»»

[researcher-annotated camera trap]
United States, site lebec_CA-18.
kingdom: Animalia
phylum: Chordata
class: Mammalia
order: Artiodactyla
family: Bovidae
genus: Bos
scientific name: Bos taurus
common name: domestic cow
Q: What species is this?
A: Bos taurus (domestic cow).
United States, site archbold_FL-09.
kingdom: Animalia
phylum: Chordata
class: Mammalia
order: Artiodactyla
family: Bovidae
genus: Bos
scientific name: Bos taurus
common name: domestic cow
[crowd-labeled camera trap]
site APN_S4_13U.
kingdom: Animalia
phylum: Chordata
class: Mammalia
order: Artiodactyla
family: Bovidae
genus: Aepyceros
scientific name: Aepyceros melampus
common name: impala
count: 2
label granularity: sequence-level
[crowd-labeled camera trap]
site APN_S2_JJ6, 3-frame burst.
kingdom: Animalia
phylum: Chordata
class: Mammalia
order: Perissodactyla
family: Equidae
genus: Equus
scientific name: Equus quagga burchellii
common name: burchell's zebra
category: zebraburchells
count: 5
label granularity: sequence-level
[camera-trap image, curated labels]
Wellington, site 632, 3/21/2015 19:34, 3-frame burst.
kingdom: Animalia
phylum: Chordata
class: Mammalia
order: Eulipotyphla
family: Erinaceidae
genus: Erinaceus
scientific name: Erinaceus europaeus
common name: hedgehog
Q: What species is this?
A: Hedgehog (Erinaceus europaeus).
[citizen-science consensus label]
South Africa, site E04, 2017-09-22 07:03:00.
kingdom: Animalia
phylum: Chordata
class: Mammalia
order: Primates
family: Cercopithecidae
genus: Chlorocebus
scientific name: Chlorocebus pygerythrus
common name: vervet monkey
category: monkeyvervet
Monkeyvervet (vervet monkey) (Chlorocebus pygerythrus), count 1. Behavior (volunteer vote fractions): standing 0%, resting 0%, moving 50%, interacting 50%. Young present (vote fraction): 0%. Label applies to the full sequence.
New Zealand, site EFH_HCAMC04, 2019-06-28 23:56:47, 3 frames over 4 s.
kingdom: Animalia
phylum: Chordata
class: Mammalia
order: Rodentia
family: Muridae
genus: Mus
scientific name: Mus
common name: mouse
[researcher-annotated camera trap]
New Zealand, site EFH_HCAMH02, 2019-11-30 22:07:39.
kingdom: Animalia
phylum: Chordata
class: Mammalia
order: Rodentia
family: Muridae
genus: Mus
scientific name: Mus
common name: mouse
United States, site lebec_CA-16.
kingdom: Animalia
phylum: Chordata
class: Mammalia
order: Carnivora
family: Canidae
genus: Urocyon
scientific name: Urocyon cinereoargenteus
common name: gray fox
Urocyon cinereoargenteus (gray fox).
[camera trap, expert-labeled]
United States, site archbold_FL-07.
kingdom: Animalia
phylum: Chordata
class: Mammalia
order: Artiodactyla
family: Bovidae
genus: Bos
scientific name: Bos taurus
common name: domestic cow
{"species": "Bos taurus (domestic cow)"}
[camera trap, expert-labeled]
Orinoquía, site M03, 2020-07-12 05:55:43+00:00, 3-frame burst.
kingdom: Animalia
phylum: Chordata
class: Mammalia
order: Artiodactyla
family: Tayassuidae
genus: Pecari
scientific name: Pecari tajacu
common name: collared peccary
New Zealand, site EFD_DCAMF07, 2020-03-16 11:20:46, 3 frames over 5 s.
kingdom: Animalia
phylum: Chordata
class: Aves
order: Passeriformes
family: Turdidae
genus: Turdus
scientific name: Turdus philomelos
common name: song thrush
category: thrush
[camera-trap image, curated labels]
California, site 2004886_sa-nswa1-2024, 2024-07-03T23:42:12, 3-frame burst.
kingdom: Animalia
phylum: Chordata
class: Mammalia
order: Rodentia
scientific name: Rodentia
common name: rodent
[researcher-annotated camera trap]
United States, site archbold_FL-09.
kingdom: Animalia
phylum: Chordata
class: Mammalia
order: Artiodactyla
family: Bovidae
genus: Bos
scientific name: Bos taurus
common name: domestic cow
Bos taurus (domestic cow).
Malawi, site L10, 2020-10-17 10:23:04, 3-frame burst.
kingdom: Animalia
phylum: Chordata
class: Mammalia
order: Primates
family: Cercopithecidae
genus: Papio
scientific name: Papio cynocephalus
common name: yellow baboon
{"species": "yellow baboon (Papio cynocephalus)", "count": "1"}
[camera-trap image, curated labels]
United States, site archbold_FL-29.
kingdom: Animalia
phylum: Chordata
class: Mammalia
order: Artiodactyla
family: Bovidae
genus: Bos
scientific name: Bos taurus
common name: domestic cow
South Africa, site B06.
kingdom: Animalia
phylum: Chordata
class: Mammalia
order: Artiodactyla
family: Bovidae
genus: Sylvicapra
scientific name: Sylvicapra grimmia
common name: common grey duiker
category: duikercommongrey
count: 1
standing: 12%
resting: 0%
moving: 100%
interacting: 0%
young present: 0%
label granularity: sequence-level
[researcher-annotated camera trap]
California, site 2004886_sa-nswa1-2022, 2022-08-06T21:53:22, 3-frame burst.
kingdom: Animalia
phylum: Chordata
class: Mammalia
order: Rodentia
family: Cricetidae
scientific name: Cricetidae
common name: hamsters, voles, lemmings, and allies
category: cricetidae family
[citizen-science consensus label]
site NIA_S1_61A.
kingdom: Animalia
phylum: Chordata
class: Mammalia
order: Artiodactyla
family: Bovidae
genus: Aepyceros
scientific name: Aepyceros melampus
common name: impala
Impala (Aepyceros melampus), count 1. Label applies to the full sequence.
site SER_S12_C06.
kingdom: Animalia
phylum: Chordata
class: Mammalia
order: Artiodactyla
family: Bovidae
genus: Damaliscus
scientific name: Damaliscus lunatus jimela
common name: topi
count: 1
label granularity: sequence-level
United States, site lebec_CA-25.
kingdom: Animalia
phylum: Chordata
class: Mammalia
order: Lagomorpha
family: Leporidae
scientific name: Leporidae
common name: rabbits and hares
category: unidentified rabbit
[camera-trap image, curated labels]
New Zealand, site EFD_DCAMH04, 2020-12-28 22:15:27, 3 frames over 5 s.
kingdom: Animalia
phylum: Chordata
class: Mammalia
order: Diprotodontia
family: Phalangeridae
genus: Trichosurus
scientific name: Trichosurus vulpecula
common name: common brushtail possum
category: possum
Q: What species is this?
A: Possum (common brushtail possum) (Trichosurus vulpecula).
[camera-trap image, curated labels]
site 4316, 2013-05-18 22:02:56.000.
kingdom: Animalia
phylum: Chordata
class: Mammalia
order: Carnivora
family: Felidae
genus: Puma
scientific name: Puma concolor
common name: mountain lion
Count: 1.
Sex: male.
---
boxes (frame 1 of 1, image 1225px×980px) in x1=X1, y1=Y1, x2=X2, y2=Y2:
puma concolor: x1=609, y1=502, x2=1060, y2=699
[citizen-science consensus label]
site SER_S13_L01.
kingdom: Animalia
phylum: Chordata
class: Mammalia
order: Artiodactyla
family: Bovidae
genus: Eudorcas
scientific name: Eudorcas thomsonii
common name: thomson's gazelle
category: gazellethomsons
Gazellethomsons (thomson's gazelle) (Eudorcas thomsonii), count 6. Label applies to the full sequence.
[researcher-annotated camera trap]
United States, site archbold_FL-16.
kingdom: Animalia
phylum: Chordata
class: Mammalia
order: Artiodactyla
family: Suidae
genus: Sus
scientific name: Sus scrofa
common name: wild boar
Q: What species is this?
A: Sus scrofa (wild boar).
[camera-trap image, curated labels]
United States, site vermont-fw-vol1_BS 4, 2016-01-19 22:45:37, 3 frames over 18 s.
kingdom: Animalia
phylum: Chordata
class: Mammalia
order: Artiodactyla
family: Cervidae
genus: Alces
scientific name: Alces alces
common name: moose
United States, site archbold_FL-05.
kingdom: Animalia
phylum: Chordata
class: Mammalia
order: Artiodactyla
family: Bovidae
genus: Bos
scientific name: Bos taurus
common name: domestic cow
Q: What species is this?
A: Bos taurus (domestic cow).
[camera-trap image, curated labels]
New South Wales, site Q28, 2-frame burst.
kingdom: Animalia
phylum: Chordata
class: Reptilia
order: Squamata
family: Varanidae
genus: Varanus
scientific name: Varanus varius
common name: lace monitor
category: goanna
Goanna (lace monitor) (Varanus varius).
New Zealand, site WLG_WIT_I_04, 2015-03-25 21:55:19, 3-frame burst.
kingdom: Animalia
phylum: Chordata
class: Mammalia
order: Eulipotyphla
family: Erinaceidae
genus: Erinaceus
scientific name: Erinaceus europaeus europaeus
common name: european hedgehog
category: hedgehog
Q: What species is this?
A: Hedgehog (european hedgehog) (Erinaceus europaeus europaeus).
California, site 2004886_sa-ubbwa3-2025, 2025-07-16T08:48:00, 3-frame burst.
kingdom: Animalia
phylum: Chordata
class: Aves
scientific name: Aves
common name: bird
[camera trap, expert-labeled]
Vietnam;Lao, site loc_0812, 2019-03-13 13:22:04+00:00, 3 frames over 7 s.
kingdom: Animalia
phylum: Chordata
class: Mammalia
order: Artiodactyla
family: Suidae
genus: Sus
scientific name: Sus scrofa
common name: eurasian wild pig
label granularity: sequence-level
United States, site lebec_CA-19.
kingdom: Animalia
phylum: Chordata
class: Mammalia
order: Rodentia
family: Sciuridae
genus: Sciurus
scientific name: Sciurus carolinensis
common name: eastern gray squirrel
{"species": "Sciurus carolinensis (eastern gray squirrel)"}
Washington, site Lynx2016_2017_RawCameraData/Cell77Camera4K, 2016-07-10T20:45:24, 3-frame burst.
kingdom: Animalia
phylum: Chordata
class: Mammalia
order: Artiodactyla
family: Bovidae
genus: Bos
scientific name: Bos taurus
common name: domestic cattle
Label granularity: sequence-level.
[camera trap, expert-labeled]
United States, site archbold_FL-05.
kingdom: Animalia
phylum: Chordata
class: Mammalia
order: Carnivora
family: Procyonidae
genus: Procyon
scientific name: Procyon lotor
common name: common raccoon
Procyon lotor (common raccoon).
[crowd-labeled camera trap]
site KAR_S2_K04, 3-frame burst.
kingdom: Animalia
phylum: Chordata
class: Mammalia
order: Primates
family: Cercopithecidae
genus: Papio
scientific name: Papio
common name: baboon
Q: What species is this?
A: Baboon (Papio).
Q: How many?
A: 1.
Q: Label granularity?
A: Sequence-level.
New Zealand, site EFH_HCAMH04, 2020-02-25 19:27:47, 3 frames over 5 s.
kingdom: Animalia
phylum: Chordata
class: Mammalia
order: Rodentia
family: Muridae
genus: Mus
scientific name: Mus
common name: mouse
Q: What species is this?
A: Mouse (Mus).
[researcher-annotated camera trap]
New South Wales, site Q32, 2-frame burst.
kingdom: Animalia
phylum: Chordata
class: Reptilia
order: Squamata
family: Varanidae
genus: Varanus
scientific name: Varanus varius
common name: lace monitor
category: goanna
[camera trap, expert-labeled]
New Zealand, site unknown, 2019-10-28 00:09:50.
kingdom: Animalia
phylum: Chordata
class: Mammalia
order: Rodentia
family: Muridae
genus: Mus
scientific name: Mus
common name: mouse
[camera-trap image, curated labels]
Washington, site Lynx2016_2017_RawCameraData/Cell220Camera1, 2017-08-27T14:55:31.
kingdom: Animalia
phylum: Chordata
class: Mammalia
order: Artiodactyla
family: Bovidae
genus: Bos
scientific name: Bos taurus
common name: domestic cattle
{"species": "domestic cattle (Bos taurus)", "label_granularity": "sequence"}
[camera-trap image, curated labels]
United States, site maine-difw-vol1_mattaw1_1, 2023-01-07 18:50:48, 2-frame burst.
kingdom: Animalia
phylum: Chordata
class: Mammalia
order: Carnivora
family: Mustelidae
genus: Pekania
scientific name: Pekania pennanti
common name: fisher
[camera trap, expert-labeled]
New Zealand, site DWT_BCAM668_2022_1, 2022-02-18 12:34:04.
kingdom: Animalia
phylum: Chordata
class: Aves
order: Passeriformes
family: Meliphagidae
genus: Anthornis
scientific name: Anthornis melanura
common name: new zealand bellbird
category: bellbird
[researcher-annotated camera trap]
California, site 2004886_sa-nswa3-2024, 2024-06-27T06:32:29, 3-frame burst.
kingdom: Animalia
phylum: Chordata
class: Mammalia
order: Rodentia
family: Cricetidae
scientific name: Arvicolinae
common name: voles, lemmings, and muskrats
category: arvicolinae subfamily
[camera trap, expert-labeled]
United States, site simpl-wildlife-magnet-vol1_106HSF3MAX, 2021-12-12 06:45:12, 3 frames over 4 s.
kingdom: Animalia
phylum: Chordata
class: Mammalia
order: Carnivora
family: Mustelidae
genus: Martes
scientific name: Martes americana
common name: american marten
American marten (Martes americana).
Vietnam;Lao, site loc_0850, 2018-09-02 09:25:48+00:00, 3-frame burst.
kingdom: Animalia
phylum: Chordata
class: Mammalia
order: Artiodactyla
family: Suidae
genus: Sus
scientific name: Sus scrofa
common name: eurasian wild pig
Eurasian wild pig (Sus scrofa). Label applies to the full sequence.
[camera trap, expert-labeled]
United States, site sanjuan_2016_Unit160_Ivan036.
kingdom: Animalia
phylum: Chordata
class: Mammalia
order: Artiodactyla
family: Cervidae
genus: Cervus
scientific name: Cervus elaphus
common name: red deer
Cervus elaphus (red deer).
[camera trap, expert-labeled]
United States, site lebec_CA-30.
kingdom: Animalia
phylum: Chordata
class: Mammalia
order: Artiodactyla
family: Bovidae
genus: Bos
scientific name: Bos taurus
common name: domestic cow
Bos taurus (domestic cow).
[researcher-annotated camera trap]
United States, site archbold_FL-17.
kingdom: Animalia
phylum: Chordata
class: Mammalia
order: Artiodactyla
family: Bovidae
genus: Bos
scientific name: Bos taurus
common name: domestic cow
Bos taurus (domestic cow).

««

Taking the records from the top, repeat each line exactly until you have repeated the line that contains "common name: vervet monkey".

Exercise answer:
[researcher-annotated camera trap]
United States, site lebec_CA-18.
kingdom: Animalia
phylum: Chordata
class: Mammalia
order: Artiodactyla
family: Bovidae
genus: Bos
scientific name: Bos taurus
common name: domestic cow
Q: What species is this?
A: Bos taurus (domestic cow).
United States, site archbold_FL-09.
kingdom: Animalia
phylum: Chordata
class: Mammalia
order: Artiodactyla
family: Bovidae
genus: Bos
scientific name: Bos taurus
common name: domestic cow
[crowd-labeled camera trap]
site APN_S4_13U.
kingdom: Animalia
phylum: Chordata
class: Mammalia
order: Artiodactyla
family: Bovidae
genus: Aepyceros
scientific name: Aepyceros melampus
common name: impala
count: 2
label granularity: sequence-level
[crowd-labeled camera trap]
site APN_S2_JJ6, 3-frame burst.
kingdom: Animalia
phylum: Chordata
class: Mammalia
order: Perissodactyla
family: Equidae
genus: Equus
scientific name: Equus quagga burchellii
common name: burchell's zebra
category: zebraburchells
count: 5
label granularity: sequence-level
[camera-trap image, curated labels]
Wellington, site 632, 3/21/2015 19:34, 3-frame burst.
kingdom: Animalia
phylum: Chordata
class: Mammalia
order: Eulipotyphla
family: Erinaceidae
genus: Erinaceus
scientific name: Erinaceus europaeus
common name: hedgehog
Q: What species is this?
A: Hedgehog (Erinaceus europaeus).
[citizen-science consensus label]
South Africa, site E04, 2017-09-22 07:03:00.
kingdom: Animalia
phylum: Chordata
class: Mammalia
order: Primates
family: Cercopithecidae
genus: Chlorocebus
scientific name: Chlorocebus pygerythrus
common name: vervet monkey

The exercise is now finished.